Columnists, Featured, Jon Caldara, National

Caldara: Why The Beatles are our world-wide shared currency of culture

Every now and then it’s worth taking a detour away from the politics that divide us to the eternal truth that binds us — today’s music pretty much sucks.

Back in high school we had extended debates on the key existential question of our time — who’s better, The Beatles or The Rolling Stones. Oh, we made time for other burning life-or-death questions: Ginger or Mary Ann, Star Trek or Star Wars (Trek), Roger Moore or Sean Connery (the first is still the best)? But those issues were not about the core issue of multi-generational importance, rock music.

We arrogantly knew in our bones, in our very fiber that the battling bands of Beatles, Stones, Zeppelin, Who, etc. made the greatest music not just of our time, but of all time. “Our” music wouldn’t die.

Time has proven we were right. Take that bobby-soxers.

In case you’re not feeling old enough, let me remind you that The Beatles’ last, and in my opinion finest, studio album, Abbey Road, was released 50 years ago.
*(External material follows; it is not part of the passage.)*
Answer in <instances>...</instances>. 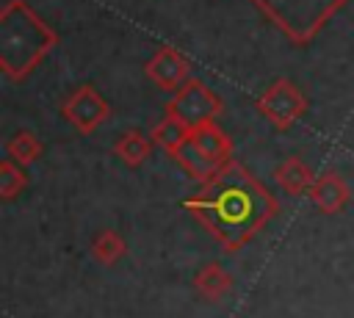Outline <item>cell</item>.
Returning <instances> with one entry per match:
<instances>
[{"mask_svg":"<svg viewBox=\"0 0 354 318\" xmlns=\"http://www.w3.org/2000/svg\"><path fill=\"white\" fill-rule=\"evenodd\" d=\"M185 207L194 210L227 249H238L274 216L277 202L241 163L227 160L205 177L202 191L188 199Z\"/></svg>","mask_w":354,"mask_h":318,"instance_id":"6da1fadb","label":"cell"},{"mask_svg":"<svg viewBox=\"0 0 354 318\" xmlns=\"http://www.w3.org/2000/svg\"><path fill=\"white\" fill-rule=\"evenodd\" d=\"M55 30L25 0H8L0 14V69L11 80L28 77L55 47Z\"/></svg>","mask_w":354,"mask_h":318,"instance_id":"7a4b0ae2","label":"cell"},{"mask_svg":"<svg viewBox=\"0 0 354 318\" xmlns=\"http://www.w3.org/2000/svg\"><path fill=\"white\" fill-rule=\"evenodd\" d=\"M171 158L191 177H210L218 166L232 160V141L216 122H205V124L191 127L188 144L180 152H174Z\"/></svg>","mask_w":354,"mask_h":318,"instance_id":"3957f363","label":"cell"},{"mask_svg":"<svg viewBox=\"0 0 354 318\" xmlns=\"http://www.w3.org/2000/svg\"><path fill=\"white\" fill-rule=\"evenodd\" d=\"M257 111L263 119H268L277 130H290L307 111V97L301 94V88L288 80L279 77L274 80L260 97H257Z\"/></svg>","mask_w":354,"mask_h":318,"instance_id":"277c9868","label":"cell"},{"mask_svg":"<svg viewBox=\"0 0 354 318\" xmlns=\"http://www.w3.org/2000/svg\"><path fill=\"white\" fill-rule=\"evenodd\" d=\"M221 111H224L221 100L196 77H191L183 88H177L174 97L166 102V113H174L177 119H183L191 127L216 122L221 116Z\"/></svg>","mask_w":354,"mask_h":318,"instance_id":"5b68a950","label":"cell"},{"mask_svg":"<svg viewBox=\"0 0 354 318\" xmlns=\"http://www.w3.org/2000/svg\"><path fill=\"white\" fill-rule=\"evenodd\" d=\"M61 116H64L77 133L88 135V133H94V130L111 116V105L105 102V97H102L94 86L83 83V86H75L72 94L64 100Z\"/></svg>","mask_w":354,"mask_h":318,"instance_id":"8992f818","label":"cell"},{"mask_svg":"<svg viewBox=\"0 0 354 318\" xmlns=\"http://www.w3.org/2000/svg\"><path fill=\"white\" fill-rule=\"evenodd\" d=\"M144 72H147V77H149L158 88H163V91H177V88H183V86L191 80V61H188L180 50H174V47H160V50L147 61Z\"/></svg>","mask_w":354,"mask_h":318,"instance_id":"52a82bcc","label":"cell"},{"mask_svg":"<svg viewBox=\"0 0 354 318\" xmlns=\"http://www.w3.org/2000/svg\"><path fill=\"white\" fill-rule=\"evenodd\" d=\"M310 202L324 213V216H335V213H343L346 205H348V185L346 180L337 174V171H324L313 180L310 185Z\"/></svg>","mask_w":354,"mask_h":318,"instance_id":"ba28073f","label":"cell"},{"mask_svg":"<svg viewBox=\"0 0 354 318\" xmlns=\"http://www.w3.org/2000/svg\"><path fill=\"white\" fill-rule=\"evenodd\" d=\"M194 288H196V296H199V299H205L207 304H216V301H221L224 296H230V290H232V277H230V271H227L221 263L210 260V263H205V265L196 271Z\"/></svg>","mask_w":354,"mask_h":318,"instance_id":"9c48e42d","label":"cell"},{"mask_svg":"<svg viewBox=\"0 0 354 318\" xmlns=\"http://www.w3.org/2000/svg\"><path fill=\"white\" fill-rule=\"evenodd\" d=\"M274 180H277V185H279L285 194L301 196V194L310 191L315 174L310 171V166H307L299 155H290V158H285V160L274 169Z\"/></svg>","mask_w":354,"mask_h":318,"instance_id":"30bf717a","label":"cell"},{"mask_svg":"<svg viewBox=\"0 0 354 318\" xmlns=\"http://www.w3.org/2000/svg\"><path fill=\"white\" fill-rule=\"evenodd\" d=\"M152 144H155L152 135H144L141 130H124V133L113 141V155H116L124 166L138 169V166L149 158Z\"/></svg>","mask_w":354,"mask_h":318,"instance_id":"8fae6325","label":"cell"},{"mask_svg":"<svg viewBox=\"0 0 354 318\" xmlns=\"http://www.w3.org/2000/svg\"><path fill=\"white\" fill-rule=\"evenodd\" d=\"M191 138V124H185L183 119H177L174 113H166L155 127H152V141L155 147L166 149L169 155L180 152Z\"/></svg>","mask_w":354,"mask_h":318,"instance_id":"7c38bea8","label":"cell"},{"mask_svg":"<svg viewBox=\"0 0 354 318\" xmlns=\"http://www.w3.org/2000/svg\"><path fill=\"white\" fill-rule=\"evenodd\" d=\"M88 254L100 265H116L127 254V243L116 230H100L88 243Z\"/></svg>","mask_w":354,"mask_h":318,"instance_id":"4fadbf2b","label":"cell"},{"mask_svg":"<svg viewBox=\"0 0 354 318\" xmlns=\"http://www.w3.org/2000/svg\"><path fill=\"white\" fill-rule=\"evenodd\" d=\"M41 141L33 130H17L14 135H8L6 141V158L17 160L19 166H28V163H36L41 158Z\"/></svg>","mask_w":354,"mask_h":318,"instance_id":"5bb4252c","label":"cell"},{"mask_svg":"<svg viewBox=\"0 0 354 318\" xmlns=\"http://www.w3.org/2000/svg\"><path fill=\"white\" fill-rule=\"evenodd\" d=\"M25 185H28L25 166H19V163L11 160V158L0 160V196H3V199H14Z\"/></svg>","mask_w":354,"mask_h":318,"instance_id":"9a60e30c","label":"cell"}]
</instances>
A remixed boxset was released this year to commemorate the occasion and to keep squeezing the golden goose, and it has reached No. 1 in the U.K. charts and No. 3 in the U.S.

With all due respect to Taylor Swift, we can talk about her longevity in five decades.

I came of age after The Beatles broke up, and still their music was the most influential of my life. This makes me quite the norm. A half-century later kids still wear Beatles t-shirts, buy the music and play Guitar Hero to their classics.

Think of all the pop greats that came before — Al Jolson, Glenn Miller, Tommy Dorsey, Frank Sinatra, Hank Williams, even Elvis, none of them were still consistent chart-toppers 50 years after their demise.

Growing up in the 1970s, my peers were not buying ragtime hits from the 1920s. None of us were sporting Bing Crosby T-shirts. The music of the 1920s might as well have been Mozart for all we cared. But kids growing up in 2019 are stilling listening and buying half-century-old Beatles stuff.

As I get older, I relish The Beatles not just for their music, which I appreciate on deeper levels now, but something a little headier. I ponder that experiencing The Beatles might be the most connecting, common occurrence we earthlings have.

At the risk of sounding like that pompous cultural-studies grad student you survived at a relative’s dinner party, let me explain.

Today we have very few shared cultural experiences. And this is a spectacular thing. There was a time when we watched what the only three television networks provided for us, and at the times they decided to air it. And we listened to the music that a handful of record execs and radio programmers decided for us. We all shared that stuff. Say, “Beam me up Scotty,’ to anyone my age and they’ll know what you’re talking about. Not so for a 20-year-old.

Today we are our own programmers, deciding what to enjoy from near-unlimited sources, when we want it, how we want to watch or hear it. We are all watching and listening to wildly different entertainment, finding just the right niche for us. Entertainment of the past was off-the-shelf. Today’s entertainment is custom-tailored.

But there is a small sadness to this great democratization of art and music. We have lost those shared musical, artistic and entertainment experiences. The closest thing to a shared cultural experience might be the Super Bowl. Internationally maybe it’s the World Cup.

Whatever the world might have in common culturally today, it sure ain’t a song.

What fascinates me most about the Beatles in 2019 is that like or (weirdly) dislike their music, it could be the most shared, commonly experienced non-religious artistic delight in the world. There is likely not a city or town across the entire globe, including non-English speaking countries where these songs are not known to multiple, say it again, multiple generations.

Trust me. I’m not going down some All You Need Is Love spiritual trip here. I’m saying this old catalog of tunes somehow has evolved into the world-wide shared currency of culture. And that’s worth being amazed by.

Oh, and we were right in high school.

Jon Caldara is president of the Independence Institute, a free market think tank in Denver.